Programming Collective Intelligence
is a new book from O'Reilly and Associates on the concept of collecting data from disparate sources – like, say, users – and integrate that data into your programs. It's an excellent book for anyone who wonders how to use data from other websites or how to use user behavior to learn how to service those users better.
Toby Segaran, the author, uses a clear and expository style that allows you to learn how collective intelligence techniques work, in addition to seeing implementations of the techniques (in Python, but porting from Python isn't difficult, especially with how clear his explanations are.)
It's not a book to learn programming, by any means – it's about the process of using data to create "smarter" applications. It also covers some techniques used in mashups, with web sites like del.icio.us, kayak, ebay, hotornot, and akismet.
The first chapter is an introduction to collective intelligence, explaining the concepts behind machine learning. Machine learning in this context isn't the same as artificial intelligence – it's more like the application of data analysis such that users might think it’s artificial intelligence.

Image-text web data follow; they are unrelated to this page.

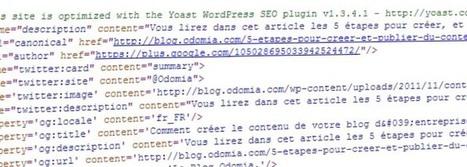 Un plugin gratuit et un plugin payant pour améliorer votre référencement sous WordPress | Wordpress pour les noobs comme moi | Scoop.it
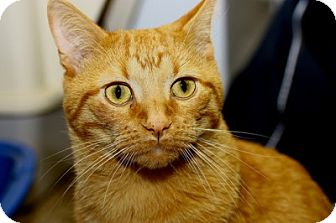 Domestic Shorthair Cat for adoption in Lombard, Illinois - Garfield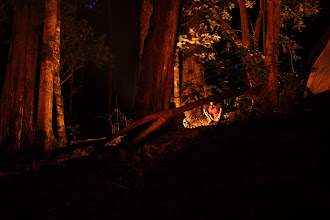 Photo: The campfire that night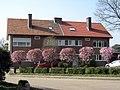 Houthalen - Ingenieurswoningen Beukenstraat 11-13.jpg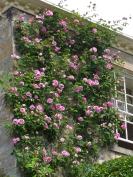 pink climbing rose
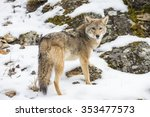 a coyote searches for a meal in ... | Shutterstock . vector #353477573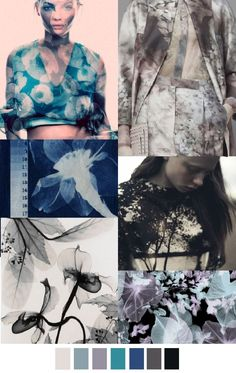 Cyanotypes, Distorted Florals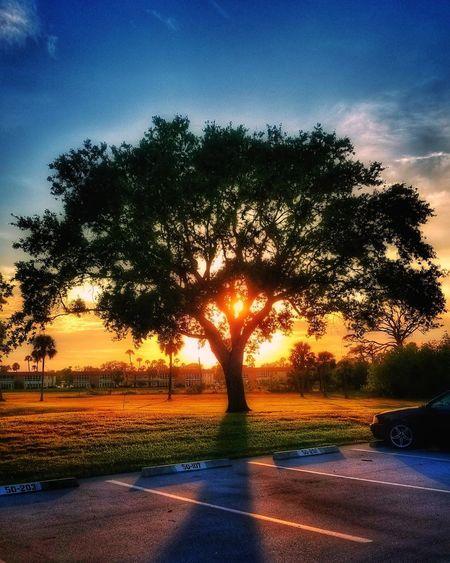 Good morning... ☕🌞 Sunrise EyeEmNewHere EyeEm Best Shots Morning Tree Landscape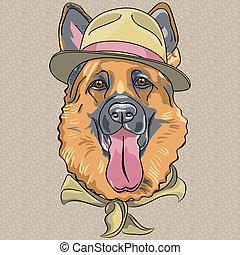 furcsa, pásztor, német, kutya, vektor, csípőre szabott, karikatúra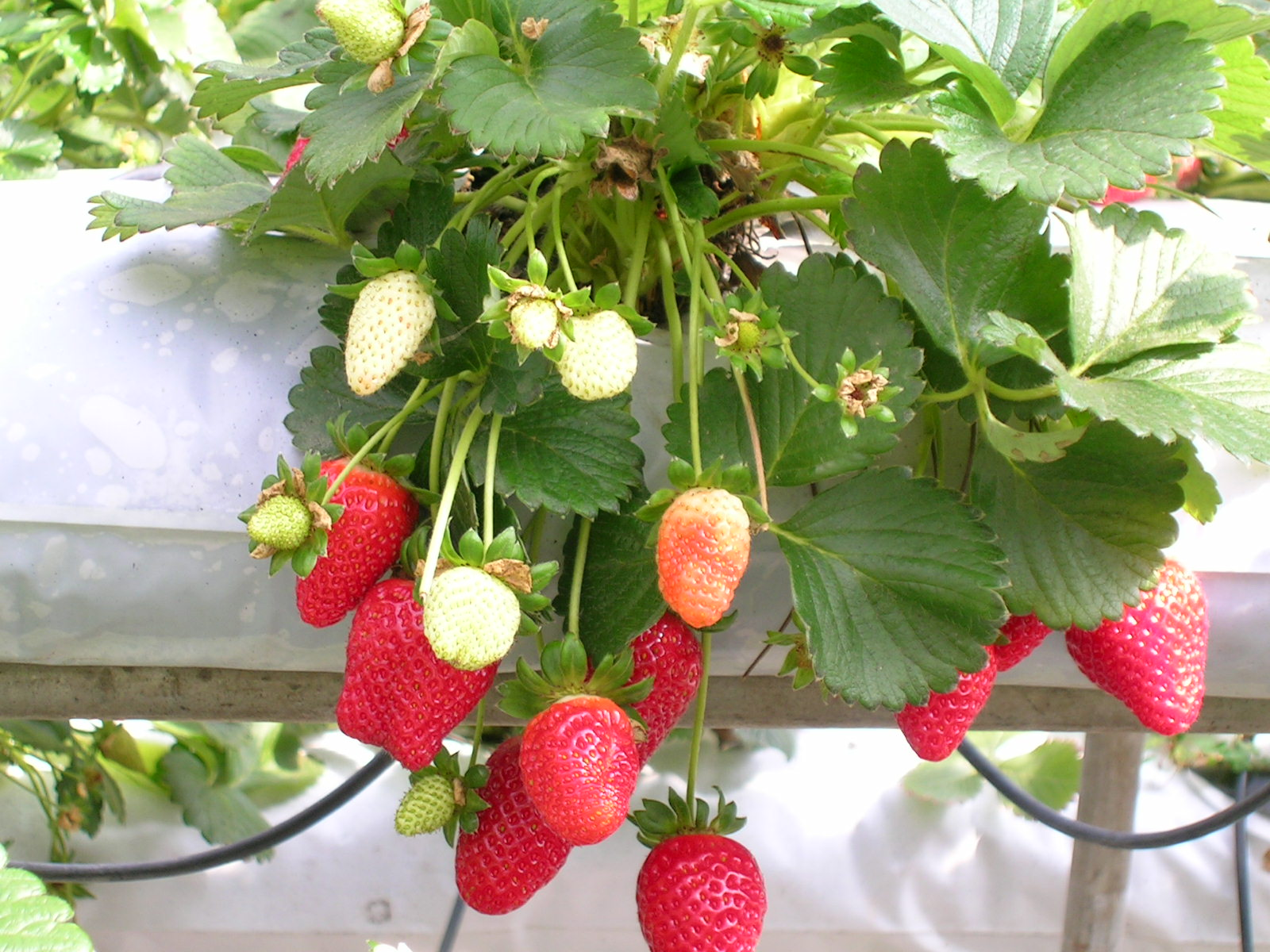 https://i1.wp.com/3.bp.blogspot.com/-QLeWZTNJny0/TdYmxIklvWI/AAAAAAAAAIc/VBOLwEdAy3E/s1600/Strawberries.jpg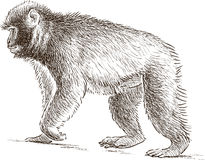 Walking monkey Royalty Free Stock Photo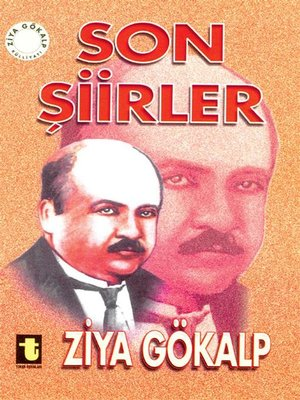 cover image of Son Şiirler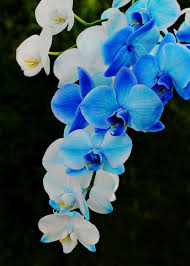 Blue Orchid Flower The 25 Best Blue Orchids Ideas On Pinterest Blue Orchid Wedding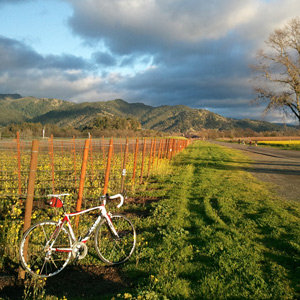 201205-wg-san-francisco-biking-calistoga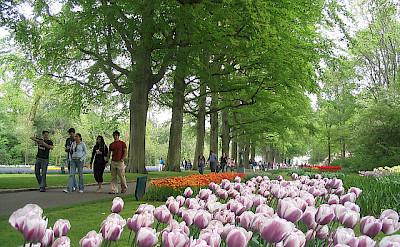 Walking through the Keukenhof, the Netherlands. Photo via Flickr:dbaron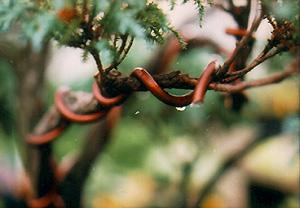 Wire on a bonsai branch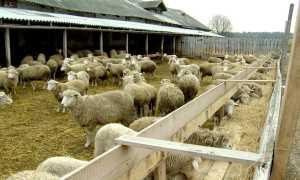 Овечий навоз и перегной как удобрение для огорода: применение на даче, польза и вред
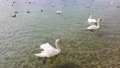 Beautiful swans on the lake 62010808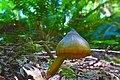 Humidicutis marginata var. olivacea group 639899.jpg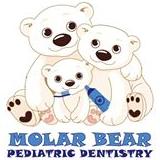 Molar Bear Pediatric Dentistry - Houston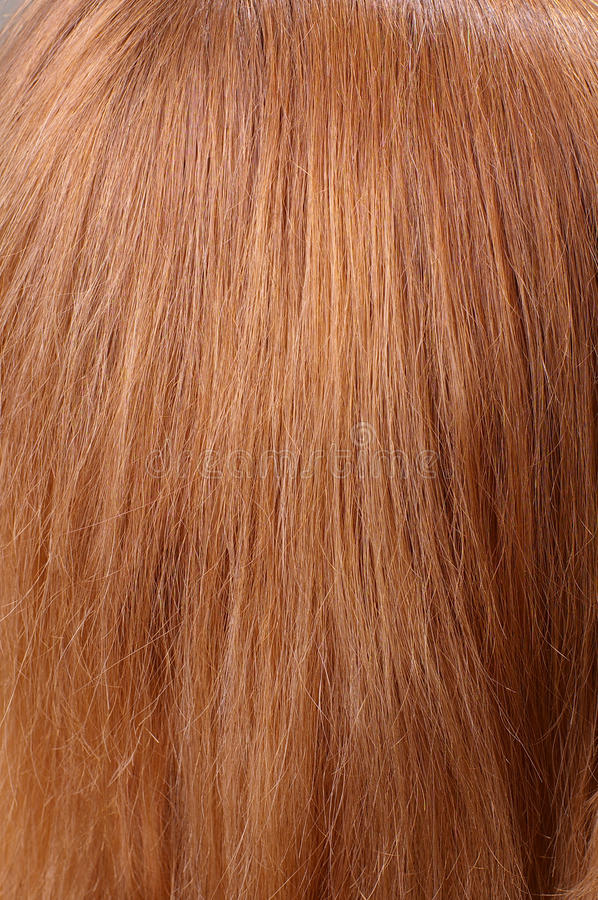 Download Light chestnut hair stock photo. Image of natural, human - 23321760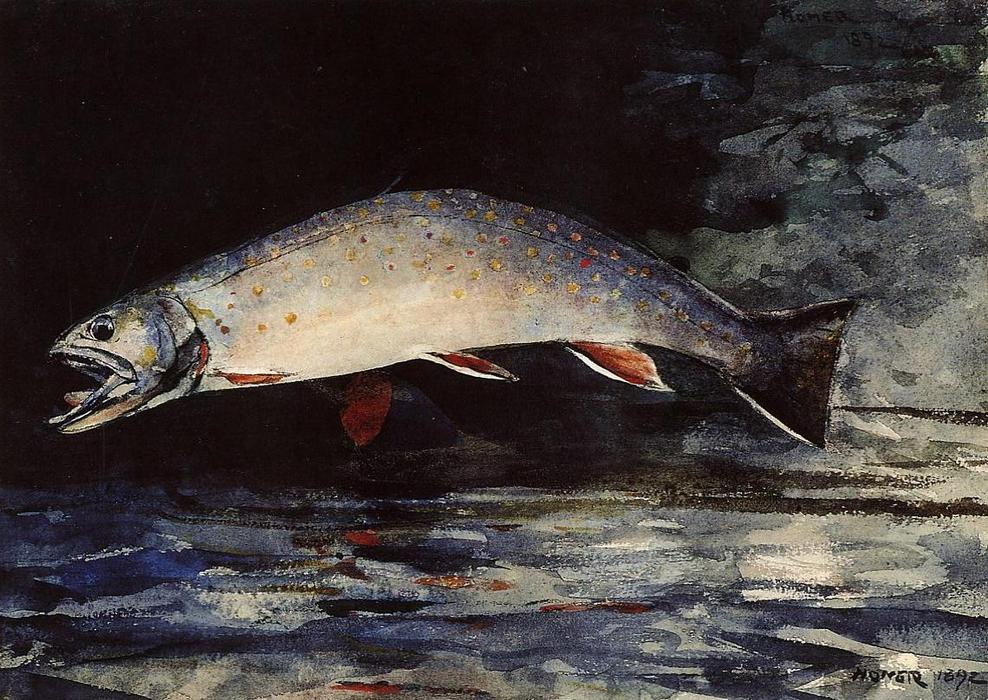 A Brook Trout by Winslow Homer (1836-1910, United States) | Art Reproductions Winslow Homer | ArtsDot.com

The second chapter is "Making Recommendations," much like Amazon.com uses to suggest similar titles to readers. Following chapters include clustering (discovering groups of similar items in large datasets), searching and ranking (think "pagerank"), optimization, document filtering (Bayesian networks), decision trees, price modeling, support-vector machines, genetic programming, and more.
All told, it's a fascinating book. Web 2.0 isn't just about interactivity – it’s about intelligence, too. Interactivity is easy to achieve, with so many web frameworks that focus on interaction. Intelligence is a little harder – and this book goes a long way to making it easy.